WHAT THIS TASK INVOLVES: Edit the excerpt on embedded Linux by copying it out from the words that have "The embedded market is" and stopping after "for small children.". Change "strangers" to "outsiders" along the way.

EXCERPT PROVIDED:
-.-.-
One of the new hot buzzwords you are hearing about is “embedded,” frequently coupled with the word Linux. Many of the Linux vendors have realized that embedding their software in millions of VCRs, even at a tiny run-time royalty, can add up fast. The idea with embedded Linux is that the main operating-system kernel is free, it’s supported by The Movement, and you can just pay for your tools and/or services. Of course, you pay for those $50,000 to $100,000 worth of services upfront, before you ship your VCRs, not after you’ve sold them.

Linux vendors have flocked to the embedded market as if it were made up of thousands of engineers foolishly overpaying for stuff that should be free. I have news for the Linux embedded vendors: It’s not that easy. We can break the contenders into two groups, with the first name representing the vendor’s background: embedded Linux vendors who have battled in the embedded market for years, and Linux embedded vendors who are trying to migrate their successes in the desktop/server world to embedded systems.

The embedded market is a strange, well-entrenched market that flies below radar and doesn’t take well to strangers. Over the years, I have watched a steady succession of companies, software and hardware, try to stake a claim in the embedded world. More often than not, they get chased out by the unique requirements of an embedded system: the need to be debugged to perfection; frequent marriage of hosts to different target chips; minimizing the functionality of the operating system (and often writing one); a kind of real-time not defined as simply really, really fast; and bare-metal coding to try to squeeze the application down onto a smaller, cheaper chip. This is not recommended for small children.
-.-.-
EXCERPTED DATA:
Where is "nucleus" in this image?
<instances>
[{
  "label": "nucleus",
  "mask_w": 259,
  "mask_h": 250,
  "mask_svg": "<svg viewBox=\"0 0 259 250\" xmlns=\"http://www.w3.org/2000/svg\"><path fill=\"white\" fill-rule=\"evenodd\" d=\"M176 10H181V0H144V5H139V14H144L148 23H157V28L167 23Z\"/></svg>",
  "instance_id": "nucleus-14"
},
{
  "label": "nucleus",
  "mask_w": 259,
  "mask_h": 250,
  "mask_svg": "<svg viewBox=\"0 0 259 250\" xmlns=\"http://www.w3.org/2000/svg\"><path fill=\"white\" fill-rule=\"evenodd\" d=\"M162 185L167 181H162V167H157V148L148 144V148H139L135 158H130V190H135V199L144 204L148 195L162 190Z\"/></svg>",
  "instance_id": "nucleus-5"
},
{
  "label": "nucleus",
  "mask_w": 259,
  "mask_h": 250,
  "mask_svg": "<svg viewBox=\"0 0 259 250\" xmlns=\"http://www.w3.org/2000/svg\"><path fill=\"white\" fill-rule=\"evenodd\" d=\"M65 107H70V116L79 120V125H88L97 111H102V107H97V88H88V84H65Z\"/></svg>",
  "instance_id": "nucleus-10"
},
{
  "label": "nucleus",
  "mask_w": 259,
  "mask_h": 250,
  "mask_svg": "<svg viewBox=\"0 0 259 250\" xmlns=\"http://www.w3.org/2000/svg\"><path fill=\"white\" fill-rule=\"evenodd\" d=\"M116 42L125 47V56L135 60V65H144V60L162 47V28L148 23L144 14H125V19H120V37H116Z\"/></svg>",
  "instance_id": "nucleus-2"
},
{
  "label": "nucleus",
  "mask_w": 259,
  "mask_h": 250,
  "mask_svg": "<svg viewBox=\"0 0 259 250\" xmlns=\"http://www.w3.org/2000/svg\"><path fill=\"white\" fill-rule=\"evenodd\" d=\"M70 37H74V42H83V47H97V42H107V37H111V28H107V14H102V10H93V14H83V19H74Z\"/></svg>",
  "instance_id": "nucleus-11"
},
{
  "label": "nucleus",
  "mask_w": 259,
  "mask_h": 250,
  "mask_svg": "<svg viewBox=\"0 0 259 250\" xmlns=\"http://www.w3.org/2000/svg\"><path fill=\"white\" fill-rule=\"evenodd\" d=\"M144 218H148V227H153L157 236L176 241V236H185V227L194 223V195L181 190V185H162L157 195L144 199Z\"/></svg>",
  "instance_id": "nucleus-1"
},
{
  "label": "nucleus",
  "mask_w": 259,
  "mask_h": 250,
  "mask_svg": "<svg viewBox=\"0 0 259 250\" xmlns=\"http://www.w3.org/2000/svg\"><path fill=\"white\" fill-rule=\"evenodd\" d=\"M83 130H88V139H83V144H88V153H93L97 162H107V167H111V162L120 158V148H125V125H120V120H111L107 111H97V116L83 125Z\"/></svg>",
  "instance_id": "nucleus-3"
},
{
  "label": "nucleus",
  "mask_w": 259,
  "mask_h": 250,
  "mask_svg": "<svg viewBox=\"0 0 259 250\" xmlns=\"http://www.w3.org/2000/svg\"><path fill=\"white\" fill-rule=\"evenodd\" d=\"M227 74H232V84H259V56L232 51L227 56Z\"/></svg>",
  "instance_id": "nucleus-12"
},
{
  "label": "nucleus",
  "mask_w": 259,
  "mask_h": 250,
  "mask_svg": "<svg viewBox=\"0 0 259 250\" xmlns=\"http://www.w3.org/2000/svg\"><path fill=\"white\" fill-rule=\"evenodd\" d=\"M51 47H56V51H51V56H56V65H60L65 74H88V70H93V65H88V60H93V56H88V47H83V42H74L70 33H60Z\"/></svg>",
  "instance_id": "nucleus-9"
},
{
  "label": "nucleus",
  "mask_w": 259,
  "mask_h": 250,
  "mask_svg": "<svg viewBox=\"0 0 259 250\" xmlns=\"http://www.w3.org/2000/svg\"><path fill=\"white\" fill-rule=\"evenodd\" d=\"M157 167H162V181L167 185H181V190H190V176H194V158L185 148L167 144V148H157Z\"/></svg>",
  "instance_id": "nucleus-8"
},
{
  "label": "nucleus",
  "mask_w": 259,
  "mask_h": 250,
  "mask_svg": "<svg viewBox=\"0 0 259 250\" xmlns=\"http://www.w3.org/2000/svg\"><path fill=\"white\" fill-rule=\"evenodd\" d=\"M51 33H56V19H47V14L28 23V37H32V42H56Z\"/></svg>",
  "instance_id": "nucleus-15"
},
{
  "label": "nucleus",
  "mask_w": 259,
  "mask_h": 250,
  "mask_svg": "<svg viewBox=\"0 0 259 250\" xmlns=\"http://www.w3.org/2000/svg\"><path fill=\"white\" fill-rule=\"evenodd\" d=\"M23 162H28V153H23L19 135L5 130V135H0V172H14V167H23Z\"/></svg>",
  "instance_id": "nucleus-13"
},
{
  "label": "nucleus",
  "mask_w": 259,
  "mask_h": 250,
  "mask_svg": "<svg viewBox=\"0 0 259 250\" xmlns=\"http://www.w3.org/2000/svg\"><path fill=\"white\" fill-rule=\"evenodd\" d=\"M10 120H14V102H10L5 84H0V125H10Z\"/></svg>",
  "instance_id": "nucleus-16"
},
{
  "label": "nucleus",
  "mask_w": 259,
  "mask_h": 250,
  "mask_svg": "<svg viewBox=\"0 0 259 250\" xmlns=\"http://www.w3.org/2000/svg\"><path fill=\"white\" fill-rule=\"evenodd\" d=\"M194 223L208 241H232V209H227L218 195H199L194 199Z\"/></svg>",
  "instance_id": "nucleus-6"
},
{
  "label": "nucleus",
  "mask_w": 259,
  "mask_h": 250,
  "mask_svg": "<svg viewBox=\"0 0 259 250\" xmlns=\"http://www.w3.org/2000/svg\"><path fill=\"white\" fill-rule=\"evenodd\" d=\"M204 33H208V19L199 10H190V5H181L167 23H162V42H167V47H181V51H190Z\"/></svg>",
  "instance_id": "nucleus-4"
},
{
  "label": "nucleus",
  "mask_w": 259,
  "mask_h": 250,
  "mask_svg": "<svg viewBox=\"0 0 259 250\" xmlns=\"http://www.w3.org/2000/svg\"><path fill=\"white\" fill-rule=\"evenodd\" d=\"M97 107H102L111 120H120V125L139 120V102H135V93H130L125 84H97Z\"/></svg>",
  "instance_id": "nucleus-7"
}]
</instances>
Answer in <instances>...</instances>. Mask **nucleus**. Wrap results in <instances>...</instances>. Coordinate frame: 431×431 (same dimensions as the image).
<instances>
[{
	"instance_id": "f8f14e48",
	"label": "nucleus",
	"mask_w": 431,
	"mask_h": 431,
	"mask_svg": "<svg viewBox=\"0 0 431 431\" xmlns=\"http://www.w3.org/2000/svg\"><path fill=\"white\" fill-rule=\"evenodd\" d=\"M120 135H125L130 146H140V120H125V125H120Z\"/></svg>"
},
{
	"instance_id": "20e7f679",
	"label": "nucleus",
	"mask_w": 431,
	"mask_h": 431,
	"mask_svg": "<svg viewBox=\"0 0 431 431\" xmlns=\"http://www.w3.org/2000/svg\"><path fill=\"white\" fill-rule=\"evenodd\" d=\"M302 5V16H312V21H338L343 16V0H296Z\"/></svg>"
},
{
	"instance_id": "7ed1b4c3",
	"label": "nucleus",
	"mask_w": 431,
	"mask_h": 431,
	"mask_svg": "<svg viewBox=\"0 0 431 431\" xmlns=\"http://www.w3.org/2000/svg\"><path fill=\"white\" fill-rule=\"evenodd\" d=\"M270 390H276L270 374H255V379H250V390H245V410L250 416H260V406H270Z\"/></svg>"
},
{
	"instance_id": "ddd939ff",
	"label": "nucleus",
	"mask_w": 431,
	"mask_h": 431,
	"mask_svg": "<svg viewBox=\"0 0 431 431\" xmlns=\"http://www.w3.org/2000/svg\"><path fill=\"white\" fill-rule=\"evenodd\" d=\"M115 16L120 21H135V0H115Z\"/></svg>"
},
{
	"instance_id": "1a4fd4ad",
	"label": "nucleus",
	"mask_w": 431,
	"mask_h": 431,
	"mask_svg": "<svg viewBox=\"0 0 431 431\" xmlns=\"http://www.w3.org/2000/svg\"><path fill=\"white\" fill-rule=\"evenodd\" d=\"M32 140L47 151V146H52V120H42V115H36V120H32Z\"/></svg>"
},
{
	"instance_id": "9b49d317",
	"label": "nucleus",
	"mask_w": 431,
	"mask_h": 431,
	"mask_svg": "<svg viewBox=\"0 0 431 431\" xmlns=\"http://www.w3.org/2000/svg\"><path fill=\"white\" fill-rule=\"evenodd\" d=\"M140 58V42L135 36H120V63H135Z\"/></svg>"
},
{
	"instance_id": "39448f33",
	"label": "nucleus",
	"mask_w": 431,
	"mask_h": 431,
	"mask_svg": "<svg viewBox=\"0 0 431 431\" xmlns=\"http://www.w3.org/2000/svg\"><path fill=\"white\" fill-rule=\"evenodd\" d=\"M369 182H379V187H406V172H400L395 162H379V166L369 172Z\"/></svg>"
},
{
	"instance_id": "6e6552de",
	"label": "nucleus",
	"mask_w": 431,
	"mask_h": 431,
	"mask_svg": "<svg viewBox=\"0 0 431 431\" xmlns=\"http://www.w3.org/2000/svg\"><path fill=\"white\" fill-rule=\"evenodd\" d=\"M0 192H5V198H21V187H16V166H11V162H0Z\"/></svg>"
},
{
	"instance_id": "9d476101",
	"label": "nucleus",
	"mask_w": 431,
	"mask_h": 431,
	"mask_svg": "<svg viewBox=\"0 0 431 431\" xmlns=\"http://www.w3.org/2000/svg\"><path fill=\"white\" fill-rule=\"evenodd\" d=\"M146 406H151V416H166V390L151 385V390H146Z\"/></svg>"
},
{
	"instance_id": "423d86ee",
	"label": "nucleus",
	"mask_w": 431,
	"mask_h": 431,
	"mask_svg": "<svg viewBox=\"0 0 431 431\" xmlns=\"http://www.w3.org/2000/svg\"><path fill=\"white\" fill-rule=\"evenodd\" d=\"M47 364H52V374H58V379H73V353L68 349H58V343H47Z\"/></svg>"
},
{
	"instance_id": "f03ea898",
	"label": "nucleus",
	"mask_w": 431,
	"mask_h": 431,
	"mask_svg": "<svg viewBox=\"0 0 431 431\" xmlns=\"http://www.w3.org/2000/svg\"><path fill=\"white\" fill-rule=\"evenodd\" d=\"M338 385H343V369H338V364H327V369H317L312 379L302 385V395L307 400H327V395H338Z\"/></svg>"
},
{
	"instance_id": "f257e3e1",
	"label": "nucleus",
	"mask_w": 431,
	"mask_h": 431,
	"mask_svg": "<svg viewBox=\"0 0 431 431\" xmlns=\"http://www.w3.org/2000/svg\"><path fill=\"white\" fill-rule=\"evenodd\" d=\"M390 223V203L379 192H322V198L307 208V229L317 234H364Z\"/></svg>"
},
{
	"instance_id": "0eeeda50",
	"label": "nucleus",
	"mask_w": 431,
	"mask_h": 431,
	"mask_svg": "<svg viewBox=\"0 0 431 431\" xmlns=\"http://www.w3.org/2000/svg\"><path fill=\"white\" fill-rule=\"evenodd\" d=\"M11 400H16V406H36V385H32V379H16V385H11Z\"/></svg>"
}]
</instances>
-.-.-
ANSWER:
The embedded market is a strange, well-entrenched market that flies below radar and doesn’t take well to outsiders. Over the years, I have watched a steady succession of companies, software and hardware, try to stake a claim in the embedded world. More often than not, they get chased out by the unique requirements of an embedded system: the need to be debugged to perfection; frequent marriage of hosts to different target chips; minimizing the functionality of the operating system (and often writing one); a kind of real-time not defined as simply really, really fast; and bare-metal coding to try to squeeze the application down onto a smaller, cheaper chip. This is not recommended for small children.